··· Extracted information

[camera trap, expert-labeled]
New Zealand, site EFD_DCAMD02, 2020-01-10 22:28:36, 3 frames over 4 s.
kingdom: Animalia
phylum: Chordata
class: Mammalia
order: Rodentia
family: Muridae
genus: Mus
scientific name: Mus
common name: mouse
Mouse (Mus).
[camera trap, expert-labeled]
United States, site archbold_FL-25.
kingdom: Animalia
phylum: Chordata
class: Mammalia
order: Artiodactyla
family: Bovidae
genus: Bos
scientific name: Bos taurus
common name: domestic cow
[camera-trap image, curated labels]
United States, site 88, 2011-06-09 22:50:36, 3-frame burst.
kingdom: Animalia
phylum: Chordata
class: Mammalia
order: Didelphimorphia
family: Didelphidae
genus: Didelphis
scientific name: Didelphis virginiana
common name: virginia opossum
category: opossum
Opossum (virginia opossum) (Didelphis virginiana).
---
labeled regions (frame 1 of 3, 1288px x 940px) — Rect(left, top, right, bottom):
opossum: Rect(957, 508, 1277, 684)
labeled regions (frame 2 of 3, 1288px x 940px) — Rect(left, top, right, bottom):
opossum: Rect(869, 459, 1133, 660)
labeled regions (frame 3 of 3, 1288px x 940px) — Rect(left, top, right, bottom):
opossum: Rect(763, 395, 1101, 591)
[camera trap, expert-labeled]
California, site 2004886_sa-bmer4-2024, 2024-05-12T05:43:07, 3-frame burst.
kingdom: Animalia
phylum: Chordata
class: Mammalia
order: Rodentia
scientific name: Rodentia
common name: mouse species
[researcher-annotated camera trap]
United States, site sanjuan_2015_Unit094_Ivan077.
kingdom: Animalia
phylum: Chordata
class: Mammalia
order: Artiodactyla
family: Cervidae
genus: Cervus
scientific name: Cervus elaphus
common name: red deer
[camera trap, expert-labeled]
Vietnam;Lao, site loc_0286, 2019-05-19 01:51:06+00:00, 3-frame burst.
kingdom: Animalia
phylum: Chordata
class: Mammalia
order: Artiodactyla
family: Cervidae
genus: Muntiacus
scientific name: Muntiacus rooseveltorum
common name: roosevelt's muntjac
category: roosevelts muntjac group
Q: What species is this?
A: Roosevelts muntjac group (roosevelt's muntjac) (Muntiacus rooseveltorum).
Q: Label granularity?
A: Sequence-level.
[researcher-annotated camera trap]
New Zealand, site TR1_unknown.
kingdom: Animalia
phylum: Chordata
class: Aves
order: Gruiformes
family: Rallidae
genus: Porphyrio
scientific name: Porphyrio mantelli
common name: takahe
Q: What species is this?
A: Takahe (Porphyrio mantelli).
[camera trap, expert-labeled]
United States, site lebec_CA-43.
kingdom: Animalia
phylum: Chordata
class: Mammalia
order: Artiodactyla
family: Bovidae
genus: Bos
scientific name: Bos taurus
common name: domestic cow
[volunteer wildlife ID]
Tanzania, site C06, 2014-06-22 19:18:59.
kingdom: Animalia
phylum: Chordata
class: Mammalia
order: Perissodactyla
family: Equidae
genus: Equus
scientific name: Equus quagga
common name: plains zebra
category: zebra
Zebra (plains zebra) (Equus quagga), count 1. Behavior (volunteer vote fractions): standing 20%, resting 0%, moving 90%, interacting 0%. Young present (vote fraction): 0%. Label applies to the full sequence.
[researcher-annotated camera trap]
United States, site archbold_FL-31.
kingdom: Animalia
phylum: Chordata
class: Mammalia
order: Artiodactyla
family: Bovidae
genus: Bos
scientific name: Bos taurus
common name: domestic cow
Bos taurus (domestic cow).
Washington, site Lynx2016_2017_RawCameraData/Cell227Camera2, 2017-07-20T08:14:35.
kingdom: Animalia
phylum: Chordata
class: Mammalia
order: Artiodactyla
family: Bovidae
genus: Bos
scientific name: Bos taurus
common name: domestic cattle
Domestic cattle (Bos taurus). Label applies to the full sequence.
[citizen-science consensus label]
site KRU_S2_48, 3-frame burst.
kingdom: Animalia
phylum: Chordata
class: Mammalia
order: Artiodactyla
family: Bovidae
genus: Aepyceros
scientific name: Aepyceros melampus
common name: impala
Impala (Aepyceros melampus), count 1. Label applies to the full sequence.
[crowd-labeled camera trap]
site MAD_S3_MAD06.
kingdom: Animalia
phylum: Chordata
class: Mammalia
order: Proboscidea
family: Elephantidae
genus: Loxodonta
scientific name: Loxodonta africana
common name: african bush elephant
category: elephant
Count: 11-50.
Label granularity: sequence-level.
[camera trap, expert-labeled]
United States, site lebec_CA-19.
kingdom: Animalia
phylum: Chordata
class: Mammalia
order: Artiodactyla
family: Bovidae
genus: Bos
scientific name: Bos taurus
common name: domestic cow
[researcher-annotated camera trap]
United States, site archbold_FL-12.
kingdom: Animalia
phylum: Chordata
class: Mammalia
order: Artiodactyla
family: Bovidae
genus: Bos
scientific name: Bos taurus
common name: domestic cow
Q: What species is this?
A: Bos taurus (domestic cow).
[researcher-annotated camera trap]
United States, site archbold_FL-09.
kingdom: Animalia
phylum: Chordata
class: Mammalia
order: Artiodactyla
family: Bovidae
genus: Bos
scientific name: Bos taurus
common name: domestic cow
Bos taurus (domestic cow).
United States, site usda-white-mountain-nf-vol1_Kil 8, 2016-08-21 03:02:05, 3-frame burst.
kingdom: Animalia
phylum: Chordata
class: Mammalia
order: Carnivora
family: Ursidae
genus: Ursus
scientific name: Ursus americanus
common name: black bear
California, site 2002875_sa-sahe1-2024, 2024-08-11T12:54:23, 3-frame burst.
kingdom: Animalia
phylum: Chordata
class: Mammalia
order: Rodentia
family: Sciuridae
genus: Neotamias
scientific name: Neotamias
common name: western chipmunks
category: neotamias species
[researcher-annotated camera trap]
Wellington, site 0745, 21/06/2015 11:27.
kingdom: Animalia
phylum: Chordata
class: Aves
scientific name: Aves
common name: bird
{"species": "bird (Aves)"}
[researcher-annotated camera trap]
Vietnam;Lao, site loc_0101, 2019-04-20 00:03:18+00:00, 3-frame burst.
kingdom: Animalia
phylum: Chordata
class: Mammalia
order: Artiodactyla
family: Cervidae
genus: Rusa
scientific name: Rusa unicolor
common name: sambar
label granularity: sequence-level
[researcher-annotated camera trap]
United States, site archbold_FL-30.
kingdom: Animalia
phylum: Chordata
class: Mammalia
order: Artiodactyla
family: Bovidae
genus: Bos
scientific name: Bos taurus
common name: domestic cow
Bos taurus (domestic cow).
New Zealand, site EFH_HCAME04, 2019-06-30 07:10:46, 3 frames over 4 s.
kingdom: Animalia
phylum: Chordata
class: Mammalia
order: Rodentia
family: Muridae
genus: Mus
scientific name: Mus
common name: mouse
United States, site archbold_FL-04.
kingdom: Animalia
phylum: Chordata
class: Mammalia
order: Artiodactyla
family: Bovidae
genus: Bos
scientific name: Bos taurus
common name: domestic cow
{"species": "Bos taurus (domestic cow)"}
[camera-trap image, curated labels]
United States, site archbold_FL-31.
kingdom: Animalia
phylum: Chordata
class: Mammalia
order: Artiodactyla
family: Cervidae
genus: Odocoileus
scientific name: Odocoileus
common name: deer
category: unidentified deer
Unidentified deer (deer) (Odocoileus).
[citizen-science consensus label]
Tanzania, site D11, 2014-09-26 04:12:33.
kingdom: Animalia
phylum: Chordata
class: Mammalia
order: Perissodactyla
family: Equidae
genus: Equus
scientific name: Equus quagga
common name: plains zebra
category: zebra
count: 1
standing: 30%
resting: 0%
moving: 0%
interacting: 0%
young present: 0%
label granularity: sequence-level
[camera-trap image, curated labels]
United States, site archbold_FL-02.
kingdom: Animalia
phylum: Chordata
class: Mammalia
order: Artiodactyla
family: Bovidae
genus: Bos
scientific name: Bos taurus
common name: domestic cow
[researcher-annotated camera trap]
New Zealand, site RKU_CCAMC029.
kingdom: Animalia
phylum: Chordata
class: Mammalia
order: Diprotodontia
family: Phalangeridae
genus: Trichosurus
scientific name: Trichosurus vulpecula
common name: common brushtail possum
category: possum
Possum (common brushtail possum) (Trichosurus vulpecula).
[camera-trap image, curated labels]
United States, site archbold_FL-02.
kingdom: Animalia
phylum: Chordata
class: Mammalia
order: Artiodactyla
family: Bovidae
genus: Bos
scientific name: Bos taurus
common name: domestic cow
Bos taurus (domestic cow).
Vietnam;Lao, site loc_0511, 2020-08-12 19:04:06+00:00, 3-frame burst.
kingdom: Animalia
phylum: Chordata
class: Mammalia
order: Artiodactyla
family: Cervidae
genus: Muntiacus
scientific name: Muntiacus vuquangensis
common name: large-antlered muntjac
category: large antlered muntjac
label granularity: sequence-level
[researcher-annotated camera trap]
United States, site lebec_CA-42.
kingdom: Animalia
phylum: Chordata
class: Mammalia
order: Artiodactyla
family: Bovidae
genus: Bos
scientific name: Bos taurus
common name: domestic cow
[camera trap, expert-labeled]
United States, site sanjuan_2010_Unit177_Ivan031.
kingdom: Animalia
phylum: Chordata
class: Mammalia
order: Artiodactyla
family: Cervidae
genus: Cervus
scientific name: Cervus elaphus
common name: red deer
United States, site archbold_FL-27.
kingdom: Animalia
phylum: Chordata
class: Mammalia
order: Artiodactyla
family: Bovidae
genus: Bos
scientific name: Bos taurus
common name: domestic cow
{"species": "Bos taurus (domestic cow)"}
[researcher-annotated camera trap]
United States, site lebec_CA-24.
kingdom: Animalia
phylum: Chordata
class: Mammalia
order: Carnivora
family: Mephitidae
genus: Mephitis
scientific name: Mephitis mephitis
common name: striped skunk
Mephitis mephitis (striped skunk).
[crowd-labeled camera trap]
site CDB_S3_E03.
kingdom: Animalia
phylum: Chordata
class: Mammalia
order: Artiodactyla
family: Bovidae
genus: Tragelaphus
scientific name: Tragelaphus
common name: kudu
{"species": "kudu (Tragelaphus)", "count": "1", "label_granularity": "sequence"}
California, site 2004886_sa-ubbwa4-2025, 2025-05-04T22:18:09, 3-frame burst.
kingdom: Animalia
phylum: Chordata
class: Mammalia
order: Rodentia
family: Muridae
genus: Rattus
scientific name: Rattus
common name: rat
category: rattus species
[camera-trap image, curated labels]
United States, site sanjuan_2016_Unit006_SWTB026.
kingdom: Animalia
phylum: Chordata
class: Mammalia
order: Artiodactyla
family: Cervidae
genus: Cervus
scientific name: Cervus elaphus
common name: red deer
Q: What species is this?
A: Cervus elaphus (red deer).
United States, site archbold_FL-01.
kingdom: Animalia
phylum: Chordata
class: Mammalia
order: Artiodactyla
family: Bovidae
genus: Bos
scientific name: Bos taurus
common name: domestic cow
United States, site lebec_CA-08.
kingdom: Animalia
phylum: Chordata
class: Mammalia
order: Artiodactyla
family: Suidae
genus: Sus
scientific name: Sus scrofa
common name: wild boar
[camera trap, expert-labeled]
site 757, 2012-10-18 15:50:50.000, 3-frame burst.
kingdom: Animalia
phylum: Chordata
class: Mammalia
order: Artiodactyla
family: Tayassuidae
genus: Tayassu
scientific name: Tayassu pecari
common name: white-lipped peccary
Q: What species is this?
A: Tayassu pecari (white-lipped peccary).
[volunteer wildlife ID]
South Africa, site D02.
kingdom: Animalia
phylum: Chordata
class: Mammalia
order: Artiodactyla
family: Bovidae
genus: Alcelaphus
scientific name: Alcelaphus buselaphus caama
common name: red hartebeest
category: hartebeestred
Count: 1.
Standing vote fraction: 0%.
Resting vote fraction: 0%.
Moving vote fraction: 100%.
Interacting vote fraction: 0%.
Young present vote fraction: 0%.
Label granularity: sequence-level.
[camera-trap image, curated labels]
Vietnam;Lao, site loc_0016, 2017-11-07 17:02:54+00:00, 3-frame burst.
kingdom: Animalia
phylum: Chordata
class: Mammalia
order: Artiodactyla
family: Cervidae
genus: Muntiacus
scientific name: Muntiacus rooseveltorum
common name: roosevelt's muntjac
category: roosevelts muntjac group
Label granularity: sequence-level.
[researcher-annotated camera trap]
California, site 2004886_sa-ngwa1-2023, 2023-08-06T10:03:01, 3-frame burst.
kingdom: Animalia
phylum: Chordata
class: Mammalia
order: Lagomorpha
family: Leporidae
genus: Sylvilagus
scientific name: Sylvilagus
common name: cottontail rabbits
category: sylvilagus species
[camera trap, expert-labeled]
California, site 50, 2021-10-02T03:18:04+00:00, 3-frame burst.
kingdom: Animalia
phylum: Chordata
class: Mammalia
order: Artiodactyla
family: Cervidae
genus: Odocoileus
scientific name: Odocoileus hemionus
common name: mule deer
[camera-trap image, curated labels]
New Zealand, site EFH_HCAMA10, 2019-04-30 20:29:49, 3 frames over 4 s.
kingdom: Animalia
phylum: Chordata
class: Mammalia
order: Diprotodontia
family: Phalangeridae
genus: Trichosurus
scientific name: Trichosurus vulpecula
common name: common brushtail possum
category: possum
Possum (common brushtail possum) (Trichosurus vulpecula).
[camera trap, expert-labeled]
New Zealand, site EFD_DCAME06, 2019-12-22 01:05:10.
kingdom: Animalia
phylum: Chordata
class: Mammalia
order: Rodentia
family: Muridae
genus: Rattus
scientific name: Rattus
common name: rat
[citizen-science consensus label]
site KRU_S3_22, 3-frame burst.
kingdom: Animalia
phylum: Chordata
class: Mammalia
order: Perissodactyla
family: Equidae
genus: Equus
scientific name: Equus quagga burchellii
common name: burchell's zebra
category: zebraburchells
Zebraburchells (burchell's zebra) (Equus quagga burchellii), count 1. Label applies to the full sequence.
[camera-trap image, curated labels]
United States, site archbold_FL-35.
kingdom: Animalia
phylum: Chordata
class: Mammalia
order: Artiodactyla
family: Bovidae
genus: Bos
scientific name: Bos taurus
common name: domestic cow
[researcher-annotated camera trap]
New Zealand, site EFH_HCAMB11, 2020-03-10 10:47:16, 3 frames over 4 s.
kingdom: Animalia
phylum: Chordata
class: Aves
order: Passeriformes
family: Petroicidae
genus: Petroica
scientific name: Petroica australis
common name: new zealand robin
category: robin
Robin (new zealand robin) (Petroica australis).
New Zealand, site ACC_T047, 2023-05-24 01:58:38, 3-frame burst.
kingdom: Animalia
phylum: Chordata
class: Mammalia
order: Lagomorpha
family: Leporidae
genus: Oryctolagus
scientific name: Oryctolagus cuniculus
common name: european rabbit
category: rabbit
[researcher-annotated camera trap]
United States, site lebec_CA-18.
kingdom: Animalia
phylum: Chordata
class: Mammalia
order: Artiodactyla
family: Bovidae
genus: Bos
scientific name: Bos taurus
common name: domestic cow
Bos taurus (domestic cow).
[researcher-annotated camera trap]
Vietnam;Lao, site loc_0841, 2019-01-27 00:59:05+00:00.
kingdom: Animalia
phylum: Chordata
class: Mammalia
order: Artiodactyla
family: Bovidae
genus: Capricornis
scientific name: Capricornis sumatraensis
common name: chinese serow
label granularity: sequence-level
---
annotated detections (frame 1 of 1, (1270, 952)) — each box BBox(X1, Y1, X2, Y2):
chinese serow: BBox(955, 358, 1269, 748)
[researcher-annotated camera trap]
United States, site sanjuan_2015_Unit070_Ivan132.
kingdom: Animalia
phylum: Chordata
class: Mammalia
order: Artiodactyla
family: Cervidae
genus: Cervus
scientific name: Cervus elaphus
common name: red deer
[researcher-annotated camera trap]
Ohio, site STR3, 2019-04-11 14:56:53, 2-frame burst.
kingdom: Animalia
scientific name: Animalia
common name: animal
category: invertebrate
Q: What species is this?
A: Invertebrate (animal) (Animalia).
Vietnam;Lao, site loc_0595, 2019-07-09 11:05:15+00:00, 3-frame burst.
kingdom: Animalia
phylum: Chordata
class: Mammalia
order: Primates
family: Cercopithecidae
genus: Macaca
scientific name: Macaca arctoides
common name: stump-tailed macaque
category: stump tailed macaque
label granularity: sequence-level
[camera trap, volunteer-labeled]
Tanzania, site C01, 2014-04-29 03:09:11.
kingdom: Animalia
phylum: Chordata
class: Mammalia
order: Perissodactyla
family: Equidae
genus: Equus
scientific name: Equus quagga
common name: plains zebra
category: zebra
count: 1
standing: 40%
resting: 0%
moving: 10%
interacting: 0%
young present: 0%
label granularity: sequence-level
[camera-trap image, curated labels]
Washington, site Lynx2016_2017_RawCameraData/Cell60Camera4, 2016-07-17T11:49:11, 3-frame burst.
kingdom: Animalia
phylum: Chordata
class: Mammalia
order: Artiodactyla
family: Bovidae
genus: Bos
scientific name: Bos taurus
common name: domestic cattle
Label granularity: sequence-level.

······

In the listing above, locate the line containing "genus: Tayassu" and the line containing "common name: cottontail rabbits". Transcribe those two lines and everything between them, exactly as written.

(Final answer):
genus: Tayassu
scientific name: Tayassu pecari
common name: white-lipped peccary
Q: What species is this?
A: Tayassu pecari (white-lipped peccary).
[volunteer wildlife ID]
South Africa, site D02.
kingdom: Animalia
phylum: Chordata
class: Mammalia
order: Artiodactyla
family: Bovidae
genus: Alcelaphus
scientific name: Alcelaphus buselaphus caama
common name: red hartebeest
category: hartebeestred
Count: 1.
Standing vote fraction: 0%.
Resting vote fraction: 0%.
Moving vote fraction: 100%.
Interacting vote fraction: 0%.
Young present vote fraction: 0%.
Label granularity: sequence-level.
[camera-trap image, curated labels]
Vietnam;Lao, site loc_0016, 2017-11-07 17:02:54+00:00, 3-frame burst.
kingdom: Animalia
phylum: Chordata
class: Mammalia
order: Artiodactyla
family: Cervidae
genus: Muntiacus
scientific name: Muntiacus rooseveltorum
common name: roosevelt's muntjac
category: roosevelts muntjac group
Label granularity: sequence-level.
[researcher-annotated camera trap]
California, site 2004886_sa-ngwa1-2023, 2023-08-06T10:03:01, 3-frame burst.
kingdom: Animalia
phylum: Chordata
class: Mammalia
order: Lagomorpha
family: Leporidae
genus: Sylvilagus
scientific name: Sylvilagus
common name: cottontail rabbits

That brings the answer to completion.